=== Document section ===
In the 1960s, there was a schoolboy named Erasto B. Mpemba in Tanzania, Africa. At his school the pupils loved to make ice cream. They bought some milk at the market, boiled it, mixed it with sugar, and put it into the refrigerator of the school. There was not much space in it, so the boys always tried to quickly obtain a place for their ice cream.
One day, as Erasto was boiling his milk, he noticed that another boy was putting his milk into the refrigerator without boiling it. He did not want to miss the space and, hurrying, he did not wait until his milk cooled down to room temperature, but put it into the freezer hot (even at the risk of ruining it).
One and a half hours later they went back, and found that his ice cream was ready, while his friend's was not yet completely frozen. Erasto found this unusual and asked his physics teacher at the school why this happened. The teacher answered: "You were confused, that cannot happen." Then he believed this answer, and did not bother to try the experiment again (even when, in his next holiday, he met some ice cream selling friends who told him that they also start freezing the cream while hot, because that way it is ready quicker).
===
Written request 1
In the account of the Mpemba ice cream story, set down the part that opens with the words containing "In the 1960s, there" and closes with "of ruining it).".
Written request 2
Answer these questions from the Mpemba ice cream story:
(a) In which country was Erasto B. Mpemba a schoolboy?
(b) How long after putting the milk in the freezer did the boys go back?
(c) What did the physics teacher say when Erasto asked why it happened?
=== Material provided ===
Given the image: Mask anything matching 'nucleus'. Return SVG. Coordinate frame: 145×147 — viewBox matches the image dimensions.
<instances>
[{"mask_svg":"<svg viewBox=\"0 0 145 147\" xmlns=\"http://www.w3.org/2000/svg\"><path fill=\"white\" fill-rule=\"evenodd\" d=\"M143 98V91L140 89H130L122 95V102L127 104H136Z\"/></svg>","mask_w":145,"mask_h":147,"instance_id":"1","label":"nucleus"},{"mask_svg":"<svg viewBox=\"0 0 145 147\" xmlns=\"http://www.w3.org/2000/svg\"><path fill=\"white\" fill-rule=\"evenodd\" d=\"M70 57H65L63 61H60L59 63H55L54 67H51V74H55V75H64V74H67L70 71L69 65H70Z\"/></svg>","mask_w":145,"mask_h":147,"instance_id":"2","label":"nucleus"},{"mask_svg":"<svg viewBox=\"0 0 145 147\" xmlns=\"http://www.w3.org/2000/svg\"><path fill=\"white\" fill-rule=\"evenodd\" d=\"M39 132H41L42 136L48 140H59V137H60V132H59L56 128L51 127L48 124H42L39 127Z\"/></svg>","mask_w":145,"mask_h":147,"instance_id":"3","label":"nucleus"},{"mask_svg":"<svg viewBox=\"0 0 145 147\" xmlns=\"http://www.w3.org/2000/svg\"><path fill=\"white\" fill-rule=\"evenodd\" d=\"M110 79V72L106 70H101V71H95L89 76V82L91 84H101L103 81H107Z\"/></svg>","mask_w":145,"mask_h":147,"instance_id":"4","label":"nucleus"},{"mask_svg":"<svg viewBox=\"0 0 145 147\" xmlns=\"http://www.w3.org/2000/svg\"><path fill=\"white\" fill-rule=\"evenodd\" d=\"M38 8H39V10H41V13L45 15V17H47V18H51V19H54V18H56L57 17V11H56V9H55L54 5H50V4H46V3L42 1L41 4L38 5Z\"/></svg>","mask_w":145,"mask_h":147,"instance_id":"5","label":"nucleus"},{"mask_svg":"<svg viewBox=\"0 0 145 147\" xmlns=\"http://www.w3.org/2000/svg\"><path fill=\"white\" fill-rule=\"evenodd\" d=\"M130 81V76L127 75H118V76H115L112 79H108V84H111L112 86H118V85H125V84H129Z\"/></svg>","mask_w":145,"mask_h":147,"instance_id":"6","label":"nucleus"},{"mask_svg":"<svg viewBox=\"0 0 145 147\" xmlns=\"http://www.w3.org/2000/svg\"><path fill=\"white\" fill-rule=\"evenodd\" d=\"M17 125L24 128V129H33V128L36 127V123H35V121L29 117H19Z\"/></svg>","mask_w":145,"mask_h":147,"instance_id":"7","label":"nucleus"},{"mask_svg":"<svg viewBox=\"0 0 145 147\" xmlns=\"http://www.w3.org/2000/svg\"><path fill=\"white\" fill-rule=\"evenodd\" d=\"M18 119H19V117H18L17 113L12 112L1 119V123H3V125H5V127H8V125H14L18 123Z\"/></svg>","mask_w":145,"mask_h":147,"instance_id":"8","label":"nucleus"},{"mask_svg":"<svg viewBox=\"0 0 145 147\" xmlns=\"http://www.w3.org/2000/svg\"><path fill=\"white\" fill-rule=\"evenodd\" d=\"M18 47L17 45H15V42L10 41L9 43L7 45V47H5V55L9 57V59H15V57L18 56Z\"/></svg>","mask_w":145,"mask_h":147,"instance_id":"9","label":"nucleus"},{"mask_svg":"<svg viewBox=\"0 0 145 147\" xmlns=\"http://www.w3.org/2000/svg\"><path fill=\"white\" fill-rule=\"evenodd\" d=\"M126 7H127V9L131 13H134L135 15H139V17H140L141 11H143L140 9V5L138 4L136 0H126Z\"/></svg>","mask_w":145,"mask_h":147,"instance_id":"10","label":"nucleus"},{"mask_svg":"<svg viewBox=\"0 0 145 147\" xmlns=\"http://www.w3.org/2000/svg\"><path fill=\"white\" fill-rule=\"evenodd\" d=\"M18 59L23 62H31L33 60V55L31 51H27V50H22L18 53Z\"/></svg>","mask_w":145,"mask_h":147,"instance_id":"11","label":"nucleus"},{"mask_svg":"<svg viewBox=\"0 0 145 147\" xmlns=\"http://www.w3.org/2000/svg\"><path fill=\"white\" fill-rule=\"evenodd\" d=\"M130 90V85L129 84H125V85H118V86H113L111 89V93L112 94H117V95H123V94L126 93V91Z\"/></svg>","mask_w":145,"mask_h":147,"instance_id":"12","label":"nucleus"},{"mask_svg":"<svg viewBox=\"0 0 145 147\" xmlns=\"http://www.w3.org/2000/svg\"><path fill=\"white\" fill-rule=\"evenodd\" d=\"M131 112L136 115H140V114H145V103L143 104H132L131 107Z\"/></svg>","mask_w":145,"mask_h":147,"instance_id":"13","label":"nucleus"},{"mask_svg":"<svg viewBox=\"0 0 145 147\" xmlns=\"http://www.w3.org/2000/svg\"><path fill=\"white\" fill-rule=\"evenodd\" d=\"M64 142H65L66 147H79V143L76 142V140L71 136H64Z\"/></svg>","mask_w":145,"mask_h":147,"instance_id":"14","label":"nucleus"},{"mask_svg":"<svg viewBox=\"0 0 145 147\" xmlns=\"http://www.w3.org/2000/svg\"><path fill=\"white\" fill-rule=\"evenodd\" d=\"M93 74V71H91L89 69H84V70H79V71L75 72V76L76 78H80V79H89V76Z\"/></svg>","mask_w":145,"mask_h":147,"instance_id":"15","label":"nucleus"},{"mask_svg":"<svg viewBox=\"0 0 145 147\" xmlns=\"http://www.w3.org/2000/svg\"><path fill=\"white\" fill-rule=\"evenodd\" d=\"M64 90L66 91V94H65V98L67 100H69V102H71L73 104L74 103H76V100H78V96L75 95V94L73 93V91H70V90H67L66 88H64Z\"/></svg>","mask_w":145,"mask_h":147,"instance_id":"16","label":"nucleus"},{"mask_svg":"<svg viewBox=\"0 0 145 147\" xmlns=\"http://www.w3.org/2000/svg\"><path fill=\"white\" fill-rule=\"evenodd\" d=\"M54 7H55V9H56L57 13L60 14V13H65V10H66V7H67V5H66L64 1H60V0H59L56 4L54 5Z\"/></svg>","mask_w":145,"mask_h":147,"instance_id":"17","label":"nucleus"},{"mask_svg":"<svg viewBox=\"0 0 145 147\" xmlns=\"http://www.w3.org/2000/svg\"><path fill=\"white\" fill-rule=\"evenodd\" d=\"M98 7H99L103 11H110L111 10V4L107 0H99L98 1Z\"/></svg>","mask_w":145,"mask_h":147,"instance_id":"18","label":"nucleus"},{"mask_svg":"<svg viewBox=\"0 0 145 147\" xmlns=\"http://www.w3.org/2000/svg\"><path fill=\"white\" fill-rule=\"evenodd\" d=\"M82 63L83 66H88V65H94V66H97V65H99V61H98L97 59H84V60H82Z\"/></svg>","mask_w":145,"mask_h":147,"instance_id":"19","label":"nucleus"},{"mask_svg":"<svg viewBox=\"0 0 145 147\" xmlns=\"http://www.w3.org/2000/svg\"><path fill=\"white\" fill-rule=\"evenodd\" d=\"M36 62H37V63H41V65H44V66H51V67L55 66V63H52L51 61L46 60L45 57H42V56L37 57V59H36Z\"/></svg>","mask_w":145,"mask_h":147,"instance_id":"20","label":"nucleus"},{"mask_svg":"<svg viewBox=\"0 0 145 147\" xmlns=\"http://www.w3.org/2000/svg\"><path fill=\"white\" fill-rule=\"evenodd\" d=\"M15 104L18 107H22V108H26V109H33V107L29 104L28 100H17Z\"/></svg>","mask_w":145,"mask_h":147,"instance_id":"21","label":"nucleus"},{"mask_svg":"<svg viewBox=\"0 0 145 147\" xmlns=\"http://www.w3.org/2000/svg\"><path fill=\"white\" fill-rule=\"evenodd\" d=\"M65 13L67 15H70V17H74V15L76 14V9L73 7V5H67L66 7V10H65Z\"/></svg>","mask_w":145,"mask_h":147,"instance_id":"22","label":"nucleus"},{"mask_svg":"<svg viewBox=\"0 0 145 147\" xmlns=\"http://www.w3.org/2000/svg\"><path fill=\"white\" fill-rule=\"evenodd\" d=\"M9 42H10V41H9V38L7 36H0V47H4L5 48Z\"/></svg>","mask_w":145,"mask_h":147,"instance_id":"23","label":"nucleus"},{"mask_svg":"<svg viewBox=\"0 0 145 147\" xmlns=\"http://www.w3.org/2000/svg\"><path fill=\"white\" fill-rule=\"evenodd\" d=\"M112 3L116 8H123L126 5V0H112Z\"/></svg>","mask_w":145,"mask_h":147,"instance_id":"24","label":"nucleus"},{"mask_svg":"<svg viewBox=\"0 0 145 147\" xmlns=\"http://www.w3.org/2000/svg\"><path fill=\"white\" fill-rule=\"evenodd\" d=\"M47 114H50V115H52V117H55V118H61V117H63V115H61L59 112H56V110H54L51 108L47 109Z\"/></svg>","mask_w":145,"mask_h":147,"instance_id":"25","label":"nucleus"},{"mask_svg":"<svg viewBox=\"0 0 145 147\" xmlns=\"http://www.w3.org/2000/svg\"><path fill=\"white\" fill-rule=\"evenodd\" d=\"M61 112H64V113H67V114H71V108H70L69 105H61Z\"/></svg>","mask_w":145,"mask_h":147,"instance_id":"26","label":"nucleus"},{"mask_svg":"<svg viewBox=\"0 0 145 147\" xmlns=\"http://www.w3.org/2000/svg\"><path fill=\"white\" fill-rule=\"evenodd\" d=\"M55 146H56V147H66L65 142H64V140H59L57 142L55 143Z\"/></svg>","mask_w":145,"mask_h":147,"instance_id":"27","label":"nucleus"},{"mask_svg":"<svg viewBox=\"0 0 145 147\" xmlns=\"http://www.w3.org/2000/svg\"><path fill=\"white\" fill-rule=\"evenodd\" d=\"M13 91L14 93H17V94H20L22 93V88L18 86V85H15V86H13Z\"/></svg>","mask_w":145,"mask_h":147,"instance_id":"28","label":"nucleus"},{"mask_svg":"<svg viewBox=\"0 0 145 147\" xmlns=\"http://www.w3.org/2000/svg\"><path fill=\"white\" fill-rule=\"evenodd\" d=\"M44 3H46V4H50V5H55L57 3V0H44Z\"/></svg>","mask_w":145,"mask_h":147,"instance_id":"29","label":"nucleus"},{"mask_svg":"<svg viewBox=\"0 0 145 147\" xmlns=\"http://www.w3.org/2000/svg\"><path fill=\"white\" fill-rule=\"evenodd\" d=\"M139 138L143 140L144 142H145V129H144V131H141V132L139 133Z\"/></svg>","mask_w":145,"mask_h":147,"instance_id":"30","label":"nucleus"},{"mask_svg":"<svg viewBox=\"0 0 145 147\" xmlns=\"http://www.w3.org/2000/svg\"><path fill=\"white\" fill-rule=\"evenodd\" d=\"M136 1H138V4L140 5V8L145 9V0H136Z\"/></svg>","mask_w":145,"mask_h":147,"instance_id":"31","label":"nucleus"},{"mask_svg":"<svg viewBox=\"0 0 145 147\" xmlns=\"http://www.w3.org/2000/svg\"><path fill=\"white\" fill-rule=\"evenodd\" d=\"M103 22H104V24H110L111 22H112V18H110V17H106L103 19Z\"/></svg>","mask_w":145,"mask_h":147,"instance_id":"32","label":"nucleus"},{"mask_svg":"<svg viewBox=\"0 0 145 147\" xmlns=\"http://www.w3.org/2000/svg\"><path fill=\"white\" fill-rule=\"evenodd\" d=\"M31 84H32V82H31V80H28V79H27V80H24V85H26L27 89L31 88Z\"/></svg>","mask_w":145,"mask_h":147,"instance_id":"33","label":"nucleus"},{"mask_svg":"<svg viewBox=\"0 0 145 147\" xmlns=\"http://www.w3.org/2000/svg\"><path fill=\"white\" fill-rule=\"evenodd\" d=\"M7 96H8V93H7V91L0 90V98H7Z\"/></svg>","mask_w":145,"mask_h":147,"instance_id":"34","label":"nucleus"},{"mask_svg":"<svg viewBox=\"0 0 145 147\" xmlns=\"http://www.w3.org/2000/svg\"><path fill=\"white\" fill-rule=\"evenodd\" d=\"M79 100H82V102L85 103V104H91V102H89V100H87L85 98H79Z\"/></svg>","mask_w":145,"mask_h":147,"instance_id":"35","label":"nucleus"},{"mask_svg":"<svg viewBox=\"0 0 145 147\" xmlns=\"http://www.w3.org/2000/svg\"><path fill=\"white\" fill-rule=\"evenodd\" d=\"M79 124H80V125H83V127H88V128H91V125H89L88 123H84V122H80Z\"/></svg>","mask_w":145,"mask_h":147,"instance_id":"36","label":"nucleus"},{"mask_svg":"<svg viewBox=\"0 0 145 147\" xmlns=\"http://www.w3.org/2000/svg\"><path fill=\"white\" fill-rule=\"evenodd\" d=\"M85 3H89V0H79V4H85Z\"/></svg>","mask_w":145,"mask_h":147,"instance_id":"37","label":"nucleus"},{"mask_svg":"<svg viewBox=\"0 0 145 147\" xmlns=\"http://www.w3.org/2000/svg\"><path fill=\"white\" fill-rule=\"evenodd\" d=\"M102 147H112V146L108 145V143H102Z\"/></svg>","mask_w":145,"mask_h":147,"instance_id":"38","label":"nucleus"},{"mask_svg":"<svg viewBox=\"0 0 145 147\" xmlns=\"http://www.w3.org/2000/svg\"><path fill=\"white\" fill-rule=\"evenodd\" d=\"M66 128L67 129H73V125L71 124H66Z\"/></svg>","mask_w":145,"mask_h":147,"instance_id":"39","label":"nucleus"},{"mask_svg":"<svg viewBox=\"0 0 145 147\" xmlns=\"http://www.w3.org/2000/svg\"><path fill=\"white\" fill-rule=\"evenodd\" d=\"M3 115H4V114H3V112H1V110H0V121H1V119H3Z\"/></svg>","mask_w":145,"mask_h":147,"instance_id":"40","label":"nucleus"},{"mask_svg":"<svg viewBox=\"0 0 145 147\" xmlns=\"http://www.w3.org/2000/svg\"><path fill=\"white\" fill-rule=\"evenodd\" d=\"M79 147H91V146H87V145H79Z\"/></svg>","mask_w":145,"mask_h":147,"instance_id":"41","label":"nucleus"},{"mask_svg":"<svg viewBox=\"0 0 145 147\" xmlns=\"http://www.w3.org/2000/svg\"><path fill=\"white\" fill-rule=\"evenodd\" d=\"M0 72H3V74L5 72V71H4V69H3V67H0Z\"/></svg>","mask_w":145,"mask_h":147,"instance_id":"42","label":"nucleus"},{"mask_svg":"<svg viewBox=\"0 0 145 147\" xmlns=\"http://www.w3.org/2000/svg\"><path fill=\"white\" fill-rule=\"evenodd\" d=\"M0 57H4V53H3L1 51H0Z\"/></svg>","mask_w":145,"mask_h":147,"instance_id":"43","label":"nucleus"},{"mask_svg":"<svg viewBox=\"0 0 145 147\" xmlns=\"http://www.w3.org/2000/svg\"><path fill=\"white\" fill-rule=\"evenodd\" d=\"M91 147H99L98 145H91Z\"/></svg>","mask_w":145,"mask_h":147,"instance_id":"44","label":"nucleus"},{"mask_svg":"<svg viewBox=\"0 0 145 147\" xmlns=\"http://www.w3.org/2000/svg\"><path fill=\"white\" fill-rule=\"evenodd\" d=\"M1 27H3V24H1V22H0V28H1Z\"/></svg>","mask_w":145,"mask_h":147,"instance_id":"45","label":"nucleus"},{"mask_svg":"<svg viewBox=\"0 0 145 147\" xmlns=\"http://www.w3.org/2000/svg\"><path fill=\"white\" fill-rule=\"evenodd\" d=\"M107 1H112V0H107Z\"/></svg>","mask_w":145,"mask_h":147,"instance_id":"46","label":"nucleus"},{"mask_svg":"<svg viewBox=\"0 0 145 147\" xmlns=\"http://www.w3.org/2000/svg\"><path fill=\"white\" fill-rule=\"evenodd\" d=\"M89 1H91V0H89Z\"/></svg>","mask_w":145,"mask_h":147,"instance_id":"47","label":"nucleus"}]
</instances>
===
Task answer 1
In the 1960s, there was a schoolboy named Erasto B. Mpemba in Tanzania, Africa. At his school the pupils loved to make ice cream. They bought some milk at the market, boiled it, mixed it with sugar, and put it into the refrigerator of the school. There was not much space in it, so the boys always tried to quickly obtain a place for their ice cream.
One day, as Erasto was boiling his milk, he noticed that another boy was putting his milk into the refrigerator without boiling it. He did not want to miss the space and, hurrying, he did not wait until his milk cooled down to room temperature, but put it into the freezer hot (even at the risk of ruining it).

Task answer 2
(a) Tanzania.
(b) One and a half hours.
(c) "You were confused, that cannot happen."